FIG 3The airway microbial composition of sputum samples in the event-free, infection and rejection recipients. (A) Heat map of the 23 dominant genera (with average relative abundances >1% in at least 1 group) in the event-free, infection and rejection groups. (B) The Venn diagram demonstrates the unique and shared airway microbial numbers at the family level, genus level and OTU level among the different transplant groups.

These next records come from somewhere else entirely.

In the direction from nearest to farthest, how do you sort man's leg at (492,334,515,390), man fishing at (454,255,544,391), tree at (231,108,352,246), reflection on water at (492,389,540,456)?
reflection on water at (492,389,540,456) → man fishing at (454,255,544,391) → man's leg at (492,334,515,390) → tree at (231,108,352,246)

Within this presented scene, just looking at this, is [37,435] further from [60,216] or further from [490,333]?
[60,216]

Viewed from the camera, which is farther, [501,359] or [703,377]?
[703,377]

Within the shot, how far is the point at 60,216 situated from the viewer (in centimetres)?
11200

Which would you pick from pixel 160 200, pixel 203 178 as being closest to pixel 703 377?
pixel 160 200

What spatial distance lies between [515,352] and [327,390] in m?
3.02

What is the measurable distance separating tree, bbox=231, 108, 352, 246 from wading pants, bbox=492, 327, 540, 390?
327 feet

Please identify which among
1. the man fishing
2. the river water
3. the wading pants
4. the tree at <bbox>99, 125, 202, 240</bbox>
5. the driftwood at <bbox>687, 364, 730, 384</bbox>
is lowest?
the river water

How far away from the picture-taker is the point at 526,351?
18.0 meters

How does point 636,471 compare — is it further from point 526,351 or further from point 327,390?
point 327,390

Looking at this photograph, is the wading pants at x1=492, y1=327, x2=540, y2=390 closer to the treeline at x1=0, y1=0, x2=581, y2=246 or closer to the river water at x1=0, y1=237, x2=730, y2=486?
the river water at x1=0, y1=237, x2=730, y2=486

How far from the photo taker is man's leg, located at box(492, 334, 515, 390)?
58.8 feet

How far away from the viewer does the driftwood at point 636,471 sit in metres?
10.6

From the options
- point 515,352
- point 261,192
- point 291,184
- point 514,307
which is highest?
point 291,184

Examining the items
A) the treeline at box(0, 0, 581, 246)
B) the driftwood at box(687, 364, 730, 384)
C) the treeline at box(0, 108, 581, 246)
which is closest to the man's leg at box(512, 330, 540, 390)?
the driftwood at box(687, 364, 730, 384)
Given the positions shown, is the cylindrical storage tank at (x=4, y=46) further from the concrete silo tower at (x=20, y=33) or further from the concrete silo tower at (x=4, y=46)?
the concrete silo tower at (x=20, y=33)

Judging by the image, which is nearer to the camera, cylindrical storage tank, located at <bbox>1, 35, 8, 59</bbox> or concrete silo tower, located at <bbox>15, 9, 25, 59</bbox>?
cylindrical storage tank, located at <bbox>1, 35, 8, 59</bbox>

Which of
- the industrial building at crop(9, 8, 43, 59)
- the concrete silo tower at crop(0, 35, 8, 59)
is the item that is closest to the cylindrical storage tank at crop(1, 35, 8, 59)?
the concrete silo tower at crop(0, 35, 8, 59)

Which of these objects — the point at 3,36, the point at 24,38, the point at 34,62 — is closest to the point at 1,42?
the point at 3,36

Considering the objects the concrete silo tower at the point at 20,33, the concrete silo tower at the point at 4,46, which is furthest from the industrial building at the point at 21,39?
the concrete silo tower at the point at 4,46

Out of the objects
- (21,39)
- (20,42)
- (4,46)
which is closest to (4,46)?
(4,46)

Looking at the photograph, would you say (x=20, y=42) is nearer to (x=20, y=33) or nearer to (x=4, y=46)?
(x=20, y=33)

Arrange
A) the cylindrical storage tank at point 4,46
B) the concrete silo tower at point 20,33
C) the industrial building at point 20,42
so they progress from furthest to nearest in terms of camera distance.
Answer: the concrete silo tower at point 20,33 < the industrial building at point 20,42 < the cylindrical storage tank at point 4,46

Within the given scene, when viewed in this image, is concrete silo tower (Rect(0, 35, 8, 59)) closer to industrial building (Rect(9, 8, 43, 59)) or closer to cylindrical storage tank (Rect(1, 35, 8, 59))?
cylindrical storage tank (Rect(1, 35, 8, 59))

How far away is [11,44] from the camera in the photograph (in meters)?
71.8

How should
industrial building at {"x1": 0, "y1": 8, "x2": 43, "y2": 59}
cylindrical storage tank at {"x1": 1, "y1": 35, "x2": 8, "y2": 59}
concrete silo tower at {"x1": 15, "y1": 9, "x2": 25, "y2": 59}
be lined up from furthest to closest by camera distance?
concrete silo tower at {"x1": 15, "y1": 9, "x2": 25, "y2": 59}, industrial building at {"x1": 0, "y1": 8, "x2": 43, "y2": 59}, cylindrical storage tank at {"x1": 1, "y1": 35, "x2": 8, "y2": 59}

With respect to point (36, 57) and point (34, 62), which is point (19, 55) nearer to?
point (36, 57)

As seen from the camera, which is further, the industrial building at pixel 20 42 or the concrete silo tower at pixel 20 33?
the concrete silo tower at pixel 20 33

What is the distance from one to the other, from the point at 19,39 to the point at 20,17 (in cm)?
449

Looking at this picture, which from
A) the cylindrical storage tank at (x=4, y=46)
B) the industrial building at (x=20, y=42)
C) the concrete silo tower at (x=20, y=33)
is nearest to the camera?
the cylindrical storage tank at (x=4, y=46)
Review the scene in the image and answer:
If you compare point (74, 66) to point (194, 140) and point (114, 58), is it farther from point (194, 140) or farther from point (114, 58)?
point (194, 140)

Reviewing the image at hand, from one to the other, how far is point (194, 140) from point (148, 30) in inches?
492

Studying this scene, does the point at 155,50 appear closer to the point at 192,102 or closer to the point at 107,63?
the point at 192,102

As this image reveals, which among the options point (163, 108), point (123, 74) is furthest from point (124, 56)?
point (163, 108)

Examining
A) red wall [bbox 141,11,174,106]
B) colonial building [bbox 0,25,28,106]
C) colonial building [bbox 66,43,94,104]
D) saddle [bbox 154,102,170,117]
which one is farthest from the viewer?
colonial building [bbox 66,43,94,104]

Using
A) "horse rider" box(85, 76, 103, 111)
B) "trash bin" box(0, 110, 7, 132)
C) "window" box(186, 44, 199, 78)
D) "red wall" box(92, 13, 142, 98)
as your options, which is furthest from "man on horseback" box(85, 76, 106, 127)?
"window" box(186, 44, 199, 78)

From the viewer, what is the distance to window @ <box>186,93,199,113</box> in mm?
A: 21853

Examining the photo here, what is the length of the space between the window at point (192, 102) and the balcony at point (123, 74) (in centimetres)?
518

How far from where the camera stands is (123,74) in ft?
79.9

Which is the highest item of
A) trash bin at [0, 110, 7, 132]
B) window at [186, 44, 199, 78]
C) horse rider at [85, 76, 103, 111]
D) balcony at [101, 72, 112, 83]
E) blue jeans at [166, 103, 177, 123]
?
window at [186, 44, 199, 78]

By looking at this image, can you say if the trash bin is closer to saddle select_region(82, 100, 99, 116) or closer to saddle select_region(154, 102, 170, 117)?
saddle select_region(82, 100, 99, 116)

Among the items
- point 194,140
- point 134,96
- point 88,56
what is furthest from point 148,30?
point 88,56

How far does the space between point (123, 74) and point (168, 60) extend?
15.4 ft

FIG 4The airway microbial differences among sputum samples collected from the event-free, infection and rejection recipients. Comparison of the relative abundance of airway microbiota based on the most abundant phyla (A) and genera (B) (average relative abundances >1% in at least one group) among LTRs with different clinical diagnoses. Histogram of LDA scores (C) and LEfSe cladogram (D) for differentially abundant bacterial taxa among the 3 groups.
FIG 5The relationship between clinical variables, airway microbiota and the diagnosis of LTRs. Comparison of (A) PCT and (B) T lymphocyte levels among transplant groups. P values are represented using the t test. The ROC curve using (C) the airway microbiota alone and (D) the combination of the airway microbiota and PCT and T lymphocyte levels to differentiate among different transplant groups.